ズボラなオットの緻密な旅計画<22>

ロングスローに飛び出した川口が空振りした結果、同点弾をくらった。キーパーは飛び出したら味方だろうが敵だろうが蹴散らしながら、ボールをキャッチするかペナルティーエリア外にはじき出さなければならない。キーパーがそれでファウルをとられてPKになったことなど見たことがないし、ゴールがガラ空きになってしまうから当然である。それまで見せていたファインプレーも水の泡だ。

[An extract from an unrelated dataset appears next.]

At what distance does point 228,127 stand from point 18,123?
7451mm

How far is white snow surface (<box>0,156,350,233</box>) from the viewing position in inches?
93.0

日本レベルの国が大きな大会で勝利するには、致命的なミスは一つも許されない「完璧さ」が必要である。
もうこうなったら日本は逃げきれない。ここが日本の大いなる弱点であり永遠の課題である。
先取点をとった瞬間は嬉しかったが、すぐ「これはマズイ事態になりそうだ」という思いが湧いてきた。点をとった時間帯が早すぎたからである。なぜならば終了ギリギリまで0-0で凌いで、最後に俊輔のFKで勝利する、というパターンしか日本は勝つ方法がないと思っていたことに起因する。早い時間帯に先取点をとって1-0で勝つ、などという精神力も体力も戦略もないのが残念ながら日本の実力なのである。「引分け戦法」がとれない。勝ちにいくのか、引分けでよしとするのかはっきりしないまま、予想どおりあっという間に逆転された。
まわりのオーストラリアサポーターが熱狂する。自分の方にビデオを向けてきたサポーターに対して、思わず中指を立てる。ファ○○ユー!!
クロアチアも恐らく初戦のブラジル戦では敗れるだろうから、次の日本対クロアチア戦はどちらにとっても絶対勝利しなければならない戦いになった。
もう今回のワールドカップは終わったことを実感したオットであった。